◆ TEXT SHOWN

Research in the Mousssaieff laboratory
Research in the Moussaieff laboratory is focused on the profound link between metabolism and cell fate. Using a state of the art platform for metabolic profiling, we comprehensively characterize the metabolic content of biological systems. We use advanced cellular and in vivo models to study the involvement of metabolic perturbations in changes that occur during development and in the initiation and progression of disease.
The Moussaieff laboratory is focused on the profound link between metabolism and cell fate. Our data strongly suggest that lipid metabolism is central for this link, and we are studying lipid metabolism in:
Metabolic shifts during early embryonic development
We have been studying metabolism of the early developing embryo, with the following Aims:
Aim 1. Define the metabolic changes that occur during the exit of pluripotent cells (PSCs) from pluripotency, and unveil their role in the cell differentiation.
We studied of the glycolytic shift during early differentiation of PSCs, and its effect on cell fate via changes in acetyl-CoA concentration and histone acetylation (Moussaieff et al, Cell Metabolism, 2015).
Aim 2. Characterize the effects of maternal metabolism on the pre-implantation embryo.
For this Aim, we have been studying maternal and embryonic human samples, as well as the corresponding cell systems.
In collaboration with Dr. Assaf Ben Meir (Hadassah Medical Center), we have collected human maternal samples from over a hundred IVF patients: Follicular fluid, granulosa cells and blood samples. We are now in the process of metabolic analyses of the three sets of samples. We have also collected over a hundred samples from IVF embryo medium that will be associated with the corresponding maternal samples.
Aim 3. Elucidate the metabolic phenotype of the trophectoderm. The trophectoderm envelopes the embryo, and later becomes the placenta. It plays a critical role in providing the embryo the environment required for development. In the pre-implantation embryo, the totipotent embryo differentiates into two major cell populations: the inner cell mass that will for the embryonic cells, and the trophectoderm that would form the placenta.

◆ RECORDS PROVIDED
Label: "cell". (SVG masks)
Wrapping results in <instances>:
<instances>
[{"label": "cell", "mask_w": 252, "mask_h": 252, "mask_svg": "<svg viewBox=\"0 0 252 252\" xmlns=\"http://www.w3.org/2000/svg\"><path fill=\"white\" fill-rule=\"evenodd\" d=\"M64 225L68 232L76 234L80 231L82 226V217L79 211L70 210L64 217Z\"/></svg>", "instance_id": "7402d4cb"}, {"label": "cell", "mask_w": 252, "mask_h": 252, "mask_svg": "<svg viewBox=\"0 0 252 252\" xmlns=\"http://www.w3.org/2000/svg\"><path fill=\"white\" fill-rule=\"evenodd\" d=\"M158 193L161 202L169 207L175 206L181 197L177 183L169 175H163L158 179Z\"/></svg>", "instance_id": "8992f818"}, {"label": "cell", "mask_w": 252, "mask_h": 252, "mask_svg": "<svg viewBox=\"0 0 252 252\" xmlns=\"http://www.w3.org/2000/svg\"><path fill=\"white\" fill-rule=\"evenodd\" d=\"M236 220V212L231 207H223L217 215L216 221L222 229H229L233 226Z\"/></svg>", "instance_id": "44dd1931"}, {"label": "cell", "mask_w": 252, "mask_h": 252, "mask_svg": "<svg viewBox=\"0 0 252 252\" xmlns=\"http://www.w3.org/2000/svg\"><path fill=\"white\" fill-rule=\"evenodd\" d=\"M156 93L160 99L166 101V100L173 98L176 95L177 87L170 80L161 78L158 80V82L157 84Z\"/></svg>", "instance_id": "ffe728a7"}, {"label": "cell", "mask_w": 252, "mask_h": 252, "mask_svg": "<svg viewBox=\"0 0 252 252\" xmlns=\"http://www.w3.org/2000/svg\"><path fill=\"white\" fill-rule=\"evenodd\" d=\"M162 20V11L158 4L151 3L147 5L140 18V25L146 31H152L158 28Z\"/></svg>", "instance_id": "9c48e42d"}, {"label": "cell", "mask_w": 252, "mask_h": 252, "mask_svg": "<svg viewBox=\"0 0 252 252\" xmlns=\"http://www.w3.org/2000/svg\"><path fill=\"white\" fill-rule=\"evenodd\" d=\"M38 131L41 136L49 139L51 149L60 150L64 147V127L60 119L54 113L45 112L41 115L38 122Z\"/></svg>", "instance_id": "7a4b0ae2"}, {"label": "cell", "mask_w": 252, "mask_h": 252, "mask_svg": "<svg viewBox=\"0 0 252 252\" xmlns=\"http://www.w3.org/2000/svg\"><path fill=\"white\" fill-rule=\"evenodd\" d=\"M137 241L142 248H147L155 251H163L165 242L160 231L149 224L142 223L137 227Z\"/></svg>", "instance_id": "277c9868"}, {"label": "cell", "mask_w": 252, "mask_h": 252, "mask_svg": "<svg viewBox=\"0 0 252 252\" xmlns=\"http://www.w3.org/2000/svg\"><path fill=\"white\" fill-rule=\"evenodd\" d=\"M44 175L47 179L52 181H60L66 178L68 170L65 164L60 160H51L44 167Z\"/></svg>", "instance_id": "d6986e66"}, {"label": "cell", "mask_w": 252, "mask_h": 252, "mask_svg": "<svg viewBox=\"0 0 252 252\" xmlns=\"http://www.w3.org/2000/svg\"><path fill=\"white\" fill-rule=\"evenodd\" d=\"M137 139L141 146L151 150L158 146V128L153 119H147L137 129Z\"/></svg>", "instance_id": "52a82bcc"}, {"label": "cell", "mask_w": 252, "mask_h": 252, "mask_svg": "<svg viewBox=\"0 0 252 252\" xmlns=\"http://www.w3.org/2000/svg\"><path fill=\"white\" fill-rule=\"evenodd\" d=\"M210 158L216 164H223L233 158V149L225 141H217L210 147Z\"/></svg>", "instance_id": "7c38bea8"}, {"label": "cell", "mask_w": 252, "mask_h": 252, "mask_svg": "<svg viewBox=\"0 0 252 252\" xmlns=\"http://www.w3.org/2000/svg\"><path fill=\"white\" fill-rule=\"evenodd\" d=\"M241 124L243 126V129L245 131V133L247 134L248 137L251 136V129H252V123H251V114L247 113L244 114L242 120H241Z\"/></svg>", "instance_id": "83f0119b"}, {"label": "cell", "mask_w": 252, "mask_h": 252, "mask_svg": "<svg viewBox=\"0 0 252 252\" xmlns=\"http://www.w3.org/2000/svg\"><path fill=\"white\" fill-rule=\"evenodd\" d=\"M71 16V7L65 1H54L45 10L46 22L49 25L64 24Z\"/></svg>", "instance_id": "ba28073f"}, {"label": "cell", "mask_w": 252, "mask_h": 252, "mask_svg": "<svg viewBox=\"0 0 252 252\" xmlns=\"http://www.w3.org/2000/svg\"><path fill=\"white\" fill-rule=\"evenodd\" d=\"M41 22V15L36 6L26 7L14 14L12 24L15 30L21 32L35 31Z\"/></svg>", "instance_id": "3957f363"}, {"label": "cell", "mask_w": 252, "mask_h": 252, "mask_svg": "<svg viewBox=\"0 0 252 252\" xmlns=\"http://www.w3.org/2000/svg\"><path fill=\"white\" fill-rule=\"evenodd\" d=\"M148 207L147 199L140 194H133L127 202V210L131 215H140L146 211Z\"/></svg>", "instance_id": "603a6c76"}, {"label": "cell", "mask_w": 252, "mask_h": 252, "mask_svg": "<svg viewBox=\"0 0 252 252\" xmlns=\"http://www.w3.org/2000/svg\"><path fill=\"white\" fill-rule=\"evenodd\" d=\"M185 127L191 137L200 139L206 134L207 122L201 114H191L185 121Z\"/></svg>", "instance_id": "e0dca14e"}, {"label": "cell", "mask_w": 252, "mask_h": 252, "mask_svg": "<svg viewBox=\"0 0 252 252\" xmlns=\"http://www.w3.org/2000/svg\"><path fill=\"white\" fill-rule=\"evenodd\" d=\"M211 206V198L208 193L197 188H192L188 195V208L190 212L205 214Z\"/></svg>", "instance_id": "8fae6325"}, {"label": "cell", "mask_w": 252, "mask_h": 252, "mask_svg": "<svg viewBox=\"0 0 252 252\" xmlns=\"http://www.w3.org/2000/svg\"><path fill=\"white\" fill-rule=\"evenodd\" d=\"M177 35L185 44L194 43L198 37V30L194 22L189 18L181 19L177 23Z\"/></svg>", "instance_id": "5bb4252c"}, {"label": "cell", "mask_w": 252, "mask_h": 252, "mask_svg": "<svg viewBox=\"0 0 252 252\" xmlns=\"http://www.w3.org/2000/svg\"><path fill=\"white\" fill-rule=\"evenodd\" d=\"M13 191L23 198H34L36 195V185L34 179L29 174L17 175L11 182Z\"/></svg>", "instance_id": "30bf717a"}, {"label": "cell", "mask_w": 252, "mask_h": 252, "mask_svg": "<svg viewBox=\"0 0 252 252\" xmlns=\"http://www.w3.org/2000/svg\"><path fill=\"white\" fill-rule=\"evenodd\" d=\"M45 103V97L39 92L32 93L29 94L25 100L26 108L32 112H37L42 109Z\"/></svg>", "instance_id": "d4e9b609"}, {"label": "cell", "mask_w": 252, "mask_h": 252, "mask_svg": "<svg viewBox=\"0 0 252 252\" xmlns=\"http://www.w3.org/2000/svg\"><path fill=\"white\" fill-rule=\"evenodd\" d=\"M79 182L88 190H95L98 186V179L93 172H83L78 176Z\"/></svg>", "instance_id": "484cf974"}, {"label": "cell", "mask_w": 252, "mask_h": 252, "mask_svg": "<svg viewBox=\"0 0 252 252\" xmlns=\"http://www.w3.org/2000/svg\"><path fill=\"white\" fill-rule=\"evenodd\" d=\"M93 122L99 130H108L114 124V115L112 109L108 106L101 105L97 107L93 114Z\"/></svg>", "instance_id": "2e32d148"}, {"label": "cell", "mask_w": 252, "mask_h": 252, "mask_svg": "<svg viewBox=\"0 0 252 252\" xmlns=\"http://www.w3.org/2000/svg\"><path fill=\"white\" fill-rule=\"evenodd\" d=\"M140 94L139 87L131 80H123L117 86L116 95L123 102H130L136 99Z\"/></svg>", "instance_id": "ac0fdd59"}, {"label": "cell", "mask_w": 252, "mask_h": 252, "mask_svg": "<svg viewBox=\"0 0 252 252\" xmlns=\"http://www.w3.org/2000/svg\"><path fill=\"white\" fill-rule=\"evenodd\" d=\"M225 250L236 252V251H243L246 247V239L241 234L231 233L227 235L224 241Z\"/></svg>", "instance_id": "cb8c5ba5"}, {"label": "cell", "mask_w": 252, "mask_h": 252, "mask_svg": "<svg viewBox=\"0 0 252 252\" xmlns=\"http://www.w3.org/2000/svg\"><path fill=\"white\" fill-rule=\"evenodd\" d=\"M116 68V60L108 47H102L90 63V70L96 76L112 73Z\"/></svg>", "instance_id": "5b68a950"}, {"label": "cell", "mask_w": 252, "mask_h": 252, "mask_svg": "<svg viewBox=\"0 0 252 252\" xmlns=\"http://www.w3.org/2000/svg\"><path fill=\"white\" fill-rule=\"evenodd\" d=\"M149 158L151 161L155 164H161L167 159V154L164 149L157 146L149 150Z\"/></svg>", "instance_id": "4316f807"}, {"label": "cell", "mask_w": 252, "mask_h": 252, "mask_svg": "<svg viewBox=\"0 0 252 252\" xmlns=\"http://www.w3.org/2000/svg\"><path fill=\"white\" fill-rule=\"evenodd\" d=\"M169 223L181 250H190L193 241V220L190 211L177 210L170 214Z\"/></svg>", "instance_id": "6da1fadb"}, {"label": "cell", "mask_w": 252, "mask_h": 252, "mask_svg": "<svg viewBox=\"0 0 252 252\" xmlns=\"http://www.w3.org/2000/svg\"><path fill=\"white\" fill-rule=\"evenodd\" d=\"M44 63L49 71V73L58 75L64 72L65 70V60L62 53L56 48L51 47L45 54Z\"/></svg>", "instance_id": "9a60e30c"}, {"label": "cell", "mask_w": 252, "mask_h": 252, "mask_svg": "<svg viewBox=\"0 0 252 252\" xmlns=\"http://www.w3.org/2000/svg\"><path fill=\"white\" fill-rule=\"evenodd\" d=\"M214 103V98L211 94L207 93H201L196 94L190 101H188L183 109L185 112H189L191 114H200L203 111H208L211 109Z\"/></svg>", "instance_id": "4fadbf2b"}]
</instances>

◆ WHAT NEEDS TO BE DONE
Carry on the text about the Moussaieff laboratory's research, starting after its last sentence. The rows have no connection to the text on the Moussaieff laboratory's research.

◆ RESULT OF THIS EXERCISE
We are studying the metabolome of trophoblast stem cells (TSCs), to provide the first description of their metabolic phenotype and of the metabolic micro-environment they provide for the embryo.
Cancer metabolic heterogeneity
By utilizing the protocol developed by Arik for the metabolic analysis of cell populations within a tissue, we study the metabolic profiles of different cancer cell populations in collaboration with professor Eli Keshet (HUJI).
Metabolic perturbations during aging and neurodegenaration
Changes in the lipid content of the plasma membrane have been known to play critical roles in aging, and especially with neurodegenerative processes. We therefore launched a project to characterize the lipid content in the brain of Alzheimer' disease (AD) patients in association with non-coding (nc)RNA expression, in collaboration with Prof. Hermona Soreq (HUJI).
Taken together, we propose here a new approach to address fundamental questions in development, cancer progression and aging, based on the metabolic shifts that are concomitant. The metabolic shifts will be utilized both as a powerful and sensitive readout for changes in cellular state and for regulating these changes.